TEXT BLOCK -
====

There’s certainly lots of fat bikes out there and I ride fairly regularly in their company. Some people tell me it’s all about ‘fun’ and that riding a fat bike makes them smile but I have to say, this testimony is often uttered breathlessly and with an expression akin to that of a freshly caught fish on a canal side. Others tell me about the new trails that riding a fat bike opens up but I’m not sure I want search out crap places to ride so I can justify my latest two wheeled purchase. No, I’m sure there must be something else, a quality that perhaps can’t easily be expressed or some properties that defy logic and rational thought … well, I certainly hope so, otherwise I’ve wasted quite a sum of money in an attempt to answer the original question.

====

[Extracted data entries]
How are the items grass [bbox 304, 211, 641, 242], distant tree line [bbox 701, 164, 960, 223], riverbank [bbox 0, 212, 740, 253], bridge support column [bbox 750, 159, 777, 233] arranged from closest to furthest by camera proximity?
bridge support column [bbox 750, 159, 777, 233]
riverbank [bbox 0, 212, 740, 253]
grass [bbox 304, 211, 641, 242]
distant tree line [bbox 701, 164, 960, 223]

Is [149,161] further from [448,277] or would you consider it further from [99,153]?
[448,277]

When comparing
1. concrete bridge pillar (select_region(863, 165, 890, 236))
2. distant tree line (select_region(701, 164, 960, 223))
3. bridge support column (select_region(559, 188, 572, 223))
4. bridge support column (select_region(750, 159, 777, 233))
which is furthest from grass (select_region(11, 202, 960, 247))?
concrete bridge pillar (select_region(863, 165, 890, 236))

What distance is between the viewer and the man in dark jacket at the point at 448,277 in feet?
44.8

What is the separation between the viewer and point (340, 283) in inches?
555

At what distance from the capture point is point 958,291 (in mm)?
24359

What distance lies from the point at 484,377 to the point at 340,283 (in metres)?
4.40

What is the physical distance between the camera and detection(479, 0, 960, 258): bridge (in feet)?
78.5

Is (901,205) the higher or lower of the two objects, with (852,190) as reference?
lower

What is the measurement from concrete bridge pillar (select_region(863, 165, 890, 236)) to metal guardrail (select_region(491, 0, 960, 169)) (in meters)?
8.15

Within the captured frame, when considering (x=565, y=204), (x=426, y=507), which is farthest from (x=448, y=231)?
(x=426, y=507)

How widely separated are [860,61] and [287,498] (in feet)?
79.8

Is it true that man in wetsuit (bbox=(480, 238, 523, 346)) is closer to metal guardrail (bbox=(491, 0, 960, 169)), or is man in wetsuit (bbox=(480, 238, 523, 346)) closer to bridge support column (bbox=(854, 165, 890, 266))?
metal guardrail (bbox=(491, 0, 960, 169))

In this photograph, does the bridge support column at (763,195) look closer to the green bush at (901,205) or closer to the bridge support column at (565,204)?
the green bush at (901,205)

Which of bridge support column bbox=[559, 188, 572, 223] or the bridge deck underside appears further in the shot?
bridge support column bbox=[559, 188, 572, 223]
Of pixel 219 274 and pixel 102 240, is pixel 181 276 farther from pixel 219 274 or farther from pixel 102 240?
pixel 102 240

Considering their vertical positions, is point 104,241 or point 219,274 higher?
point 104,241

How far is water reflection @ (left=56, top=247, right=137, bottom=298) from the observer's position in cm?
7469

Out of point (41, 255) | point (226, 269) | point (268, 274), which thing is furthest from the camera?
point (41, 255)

====

SET PROBLEM 1 - From the fat bike passage, list each distinct word that ends in "-ly", in order of first appearance and with each word given once.
SET PROBLEM 2 - Echo the fat bike passage starting with "There’s certainly lots" and going on through "the original question.".
SET PROBLEM 3 - Render this sentence from the fat bike passage in Spanish: "There’s certainly lots of fat bikes out there and I ride fairly regularly in their company."

WRITTEN RESPONSE 1 - certainly, fairly, regularly, breathlessly, freshly, easily

WRITTEN RESPONSE 2 -
There’s certainly lots of fat bikes out there and I ride fairly regularly in their company. Some people tell me it’s all about ‘fun’ and that riding a fat bike makes them smile but I have to say, this testimony is often uttered breathlessly and with an expression akin to that of a freshly caught fish on a canal side. Others tell me about the new trails that riding a fat bike opens up but I’m not sure I want search out crap places to ride so I can justify my latest two wheeled purchase. No, I’m sure there must be something else, a quality that perhaps can’t easily be expressed or some properties that defy logic and rational thought … well, I certainly hope so, otherwise I’ve wasted quite a sum of money in an attempt to answer the original question.

WRITTEN RESPONSE 3 - Sin duda hay muchas fat bikes por ahí y monto con bastante regularidad en su compañía.